Personal information
- Born: 13 April 1950 (age 76) Hiroshima, Japan
- Education: Meiji University
- Occupation: Judoka
- Height: 1.64 m (5 ft 5 in)

Sport
- Country: Japan
- Sport: Judo
- Weight class: ‍–‍63 kg
- Coached by: Akio Kaminaga

Achievements and titles
- Olympic Games: (1972)
- World Champ.: ‹See Tfd› (1971)
- Asian Champ.: ‹See Tfd› (1972)

Medal record
Men's judo
Representing Japan
Olympic Games
| Gold medal – first place | 1972 Munich | ‍–‍63 kg |
World Championships
| Gold medal – first place | 1971 Ludwigshafen | ‍–‍63 kg |
| Silver medal – second place | 1973 Lausanne | ‍–‍63 kg |
Asian Championships
| Gold medal – first place | 1972 Kaohsiung | ‍–‍63 kg |

Profile at external databases
- IJF: 14357
- JudoInside.com: 5402

= Takao Kawaguchi =

Japanese judoka (born 1950)

Takao Kawaguchi (川口 孝夫, Kawaguchi Takao) is a retired judoka who competed in the 63 kg division.

* _Information shown_:
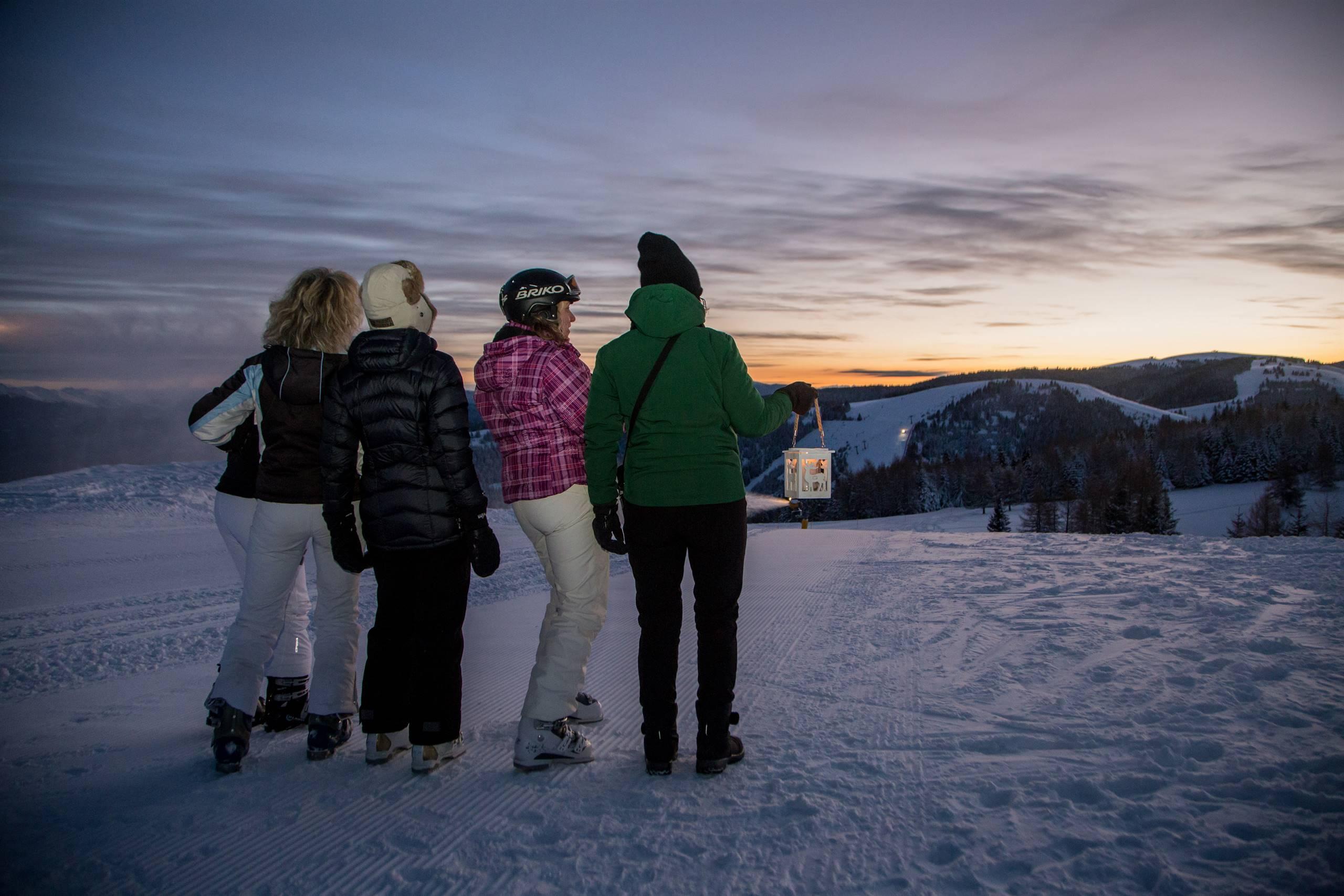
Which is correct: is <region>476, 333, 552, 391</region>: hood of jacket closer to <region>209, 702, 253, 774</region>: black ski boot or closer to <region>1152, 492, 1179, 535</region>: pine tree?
<region>209, 702, 253, 774</region>: black ski boot

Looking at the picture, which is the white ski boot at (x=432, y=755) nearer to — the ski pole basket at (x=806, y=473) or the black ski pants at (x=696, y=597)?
the black ski pants at (x=696, y=597)

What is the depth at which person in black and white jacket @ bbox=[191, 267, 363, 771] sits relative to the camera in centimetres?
352

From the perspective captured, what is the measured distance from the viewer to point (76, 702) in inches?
165

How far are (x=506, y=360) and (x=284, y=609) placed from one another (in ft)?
5.55

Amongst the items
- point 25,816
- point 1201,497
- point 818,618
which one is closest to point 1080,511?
point 1201,497

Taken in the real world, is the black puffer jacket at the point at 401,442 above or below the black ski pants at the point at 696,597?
above

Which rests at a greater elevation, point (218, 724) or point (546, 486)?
point (546, 486)

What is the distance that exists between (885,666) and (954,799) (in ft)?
6.25

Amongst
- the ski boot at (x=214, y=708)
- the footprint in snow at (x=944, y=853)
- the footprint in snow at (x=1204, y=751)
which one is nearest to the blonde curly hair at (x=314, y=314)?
the ski boot at (x=214, y=708)

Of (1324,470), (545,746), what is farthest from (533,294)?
(1324,470)

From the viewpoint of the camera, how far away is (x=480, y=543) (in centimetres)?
345

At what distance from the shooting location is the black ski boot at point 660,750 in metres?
3.23

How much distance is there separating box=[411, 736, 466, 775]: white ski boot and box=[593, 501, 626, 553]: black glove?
1.14 metres

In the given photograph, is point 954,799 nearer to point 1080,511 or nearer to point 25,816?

* _Work instruction 1_:
From the medal record in the Takao Kawaguchi profile, list every medal with its color, year, and host city.
* _Work instruction 2_:
Carry on the Takao Kawaguchi profile from its final sentence.

* _Response 1_:
- Gold, 1972, Munich (Olympic Games)
- Gold, 1971, Ludwigshafen (World Championships)
- Silver, 1973, Lausanne (World Championships)
- Gold, 1972, Kaohsiung (Asian Championships)

* _Response 2_:
==Biography==
Kawaguchi began training in judo at age 5 under his father, who was a local judo coach. He later won an inter-highschool judo tournament, and in 1969 entered Meiji University. In 1971 he defeated the future Olympic gold medalist Toyokazu Nomura in the world championship final, and became the Japanese representative for the 63 kg division at the 1972 Summer Olympics. After two quick victories in the first and second rounds of the Olympic competition, Kawaguchi faced Mongolian judoka Bakhvain Buyadaa in the third round, and broke two ribs while escaping from Buidaa's ground pin. Coach Akio Kaminaga suggested Kawaguchi to withdraw, but Kawaguchi continued, and advanced to the semifinal with a close decision victory. He won the semifinal against Kim Yong-Ik of North Korea with a yoko-shiho-gatame, only to face Buidaa in the final. In contrast to their previous bout, Kawaguchi quickly pinned Buidaa with a kouchi gari, and won with a kami-shiho-gatame within 39 seconds. Buidaa was later disqualified for failing a drug test.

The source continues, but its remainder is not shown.